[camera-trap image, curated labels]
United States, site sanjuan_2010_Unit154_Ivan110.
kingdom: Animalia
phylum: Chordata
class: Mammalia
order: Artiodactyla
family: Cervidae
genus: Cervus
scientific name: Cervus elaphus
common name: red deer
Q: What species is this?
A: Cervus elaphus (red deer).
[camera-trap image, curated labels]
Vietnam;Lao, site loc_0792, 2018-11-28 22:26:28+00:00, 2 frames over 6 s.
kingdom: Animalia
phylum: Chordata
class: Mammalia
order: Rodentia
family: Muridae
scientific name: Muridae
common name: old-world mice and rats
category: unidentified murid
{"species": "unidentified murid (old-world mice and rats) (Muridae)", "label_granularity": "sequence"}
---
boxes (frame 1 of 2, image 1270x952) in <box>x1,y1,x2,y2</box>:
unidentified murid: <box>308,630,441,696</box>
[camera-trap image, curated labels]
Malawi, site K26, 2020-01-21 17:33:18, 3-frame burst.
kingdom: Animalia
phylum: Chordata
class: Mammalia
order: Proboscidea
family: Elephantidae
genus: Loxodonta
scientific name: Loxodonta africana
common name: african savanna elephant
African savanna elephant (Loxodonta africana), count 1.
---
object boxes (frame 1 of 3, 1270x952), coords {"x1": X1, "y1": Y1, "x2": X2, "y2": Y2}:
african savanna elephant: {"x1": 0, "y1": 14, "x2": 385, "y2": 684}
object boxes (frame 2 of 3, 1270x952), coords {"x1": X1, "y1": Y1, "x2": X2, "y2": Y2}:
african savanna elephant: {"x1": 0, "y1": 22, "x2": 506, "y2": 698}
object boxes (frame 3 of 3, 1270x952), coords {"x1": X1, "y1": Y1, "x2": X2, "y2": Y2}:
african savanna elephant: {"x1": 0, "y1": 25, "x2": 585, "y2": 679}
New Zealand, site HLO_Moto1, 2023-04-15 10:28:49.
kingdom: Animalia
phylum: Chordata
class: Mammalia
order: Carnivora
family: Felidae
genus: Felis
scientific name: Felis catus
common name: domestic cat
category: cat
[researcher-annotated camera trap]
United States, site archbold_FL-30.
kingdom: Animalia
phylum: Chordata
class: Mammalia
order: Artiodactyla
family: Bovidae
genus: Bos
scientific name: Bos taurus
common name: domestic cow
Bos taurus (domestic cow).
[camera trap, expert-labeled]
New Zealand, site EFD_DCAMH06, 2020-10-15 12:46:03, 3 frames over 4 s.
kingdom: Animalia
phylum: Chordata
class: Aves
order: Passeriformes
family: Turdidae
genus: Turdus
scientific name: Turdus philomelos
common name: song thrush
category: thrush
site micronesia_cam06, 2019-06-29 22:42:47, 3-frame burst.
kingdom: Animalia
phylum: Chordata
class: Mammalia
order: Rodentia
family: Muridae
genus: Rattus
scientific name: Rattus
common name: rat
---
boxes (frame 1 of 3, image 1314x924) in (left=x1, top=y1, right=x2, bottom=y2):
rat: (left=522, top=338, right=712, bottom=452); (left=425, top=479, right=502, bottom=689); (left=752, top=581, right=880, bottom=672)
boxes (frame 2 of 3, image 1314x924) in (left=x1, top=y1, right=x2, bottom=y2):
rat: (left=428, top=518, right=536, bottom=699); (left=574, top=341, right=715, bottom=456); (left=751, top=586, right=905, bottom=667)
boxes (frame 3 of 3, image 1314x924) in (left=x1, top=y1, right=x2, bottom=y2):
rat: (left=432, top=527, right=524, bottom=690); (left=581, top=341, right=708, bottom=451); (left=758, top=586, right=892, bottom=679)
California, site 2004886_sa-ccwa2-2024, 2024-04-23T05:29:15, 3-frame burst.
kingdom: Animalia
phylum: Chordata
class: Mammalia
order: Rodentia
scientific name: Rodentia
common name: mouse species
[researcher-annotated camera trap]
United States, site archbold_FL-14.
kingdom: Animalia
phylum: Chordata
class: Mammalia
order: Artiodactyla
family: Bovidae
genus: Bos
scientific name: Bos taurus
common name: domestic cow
------
- Required work: All of the material is to be duplicated exactly.

- Solution to the exercise:
[camera-trap image, curated labels]
United States, site sanjuan_2010_Unit154_Ivan110.
kingdom: Animalia
phylum: Chordata
class: Mammalia
order: Artiodactyla
family: Cervidae
genus: Cervus
scientific name: Cervus elaphus
common name: red deer
Q: What species is this?
A: Cervus elaphus (red deer).
[camera-trap image, curated labels]
Vietnam;Lao, site loc_0792, 2018-11-28 22:26:28+00:00, 2 frames over 6 s.
kingdom: Animalia
phylum: Chordata
class: Mammalia
order: Rodentia
family: Muridae
scientific name: Muridae
common name: old-world mice and rats
category: unidentified murid
{"species": "unidentified murid (old-world mice and rats) (Muridae)", "label_granularity": "sequence"}
---
boxes (frame 1 of 2, image 1270x952) in <box>x1,y1,x2,y2</box>:
unidentified murid: <box>308,630,441,696</box>
[camera-trap image, curated labels]
Malawi, site K26, 2020-01-21 17:33:18, 3-frame burst.
kingdom: Animalia
phylum: Chordata
class: Mammalia
order: Proboscidea
family: Elephantidae
genus: Loxodonta
scientific name: Loxodonta africana
common name: african savanna elephant
African savanna elephant (Loxodonta africana), count 1.
---
object boxes (frame 1 of 3, 1270x952), coords {"x1": X1, "y1": Y1, "x2": X2, "y2": Y2}:
african savanna elephant: {"x1": 0, "y1": 14, "x2": 385, "y2": 684}
object boxes (frame 2 of 3, 1270x952), coords {"x1": X1, "y1": Y1, "x2": X2, "y2": Y2}:
african savanna elephant: {"x1": 0, "y1": 22, "x2": 506, "y2": 698}
object boxes (frame 3 of 3, 1270x952), coords {"x1": X1, "y1": Y1, "x2": X2, "y2": Y2}:
african savanna elephant: {"x1": 0, "y1": 25, "x2": 585, "y2": 679}
New Zealand, site HLO_Moto1, 2023-04-15 10:28:49.
kingdom: Animalia
phylum: Chordata
class: Mammalia
order: Carnivora
family: Felidae
genus: Felis
scientific name: Felis catus
common name: domestic cat
category: cat
[researcher-annotated camera trap]
United States, site archbold_FL-30.
kingdom: Animalia
phylum: Chordata
class: Mammalia
order: Artiodactyla
family: Bovidae
genus: Bos
scientific name: Bos taurus
common name: domestic cow
Bos taurus (domestic cow).
[camera trap, expert-labeled]
New Zealand, site EFD_DCAMH06, 2020-10-15 12:46:03, 3 frames over 4 s.
kingdom: Animalia
phylum: Chordata
class: Aves
order: Passeriformes
family: Turdidae
genus: Turdus
scientific name: Turdus philomelos
common name: song thrush
category: thrush
site micronesia_cam06, 2019-06-29 22:42:47, 3-frame burst.
kingdom: Animalia
phylum: Chordata
class: Mammalia
order: Rodentia
family: Muridae
genus: Rattus
scientific name: Rattus
common name: rat
---
boxes (frame 1 of 3, image 1314x924) in (left=x1, top=y1, right=x2, bottom=y2):
rat: (left=522, top=338, right=712, bottom=452); (left=425, top=479, right=502, bottom=689); (left=752, top=581, right=880, bottom=672)
boxes (frame 2 of 3, image 1314x924) in (left=x1, top=y1, right=x2, bottom=y2):
rat: (left=428, top=518, right=536, bottom=699); (left=574, top=341, right=715, bottom=456); (left=751, top=586, right=905, bottom=667)
boxes (frame 3 of 3, image 1314x924) in (left=x1, top=y1, right=x2, bottom=y2):
rat: (left=432, top=527, right=524, bottom=690); (left=581, top=341, right=708, bottom=451); (left=758, top=586, right=892, bottom=679)
California, site 2004886_sa-ccwa2-2024, 2024-04-23T05:29:15, 3-frame burst.
kingdom: Animalia
phylum: Chordata
class: Mammalia
order: Rodentia
scientific name: Rodentia
common name: mouse species
[researcher-annotated camera trap]
United States, site archbold_FL-14.
kingdom: Animalia
phylum: Chordata
class: Mammalia
order: Artiodactyla
family: Bovidae
genus: Bos
scientific name: Bos taurus
common name: domestic cow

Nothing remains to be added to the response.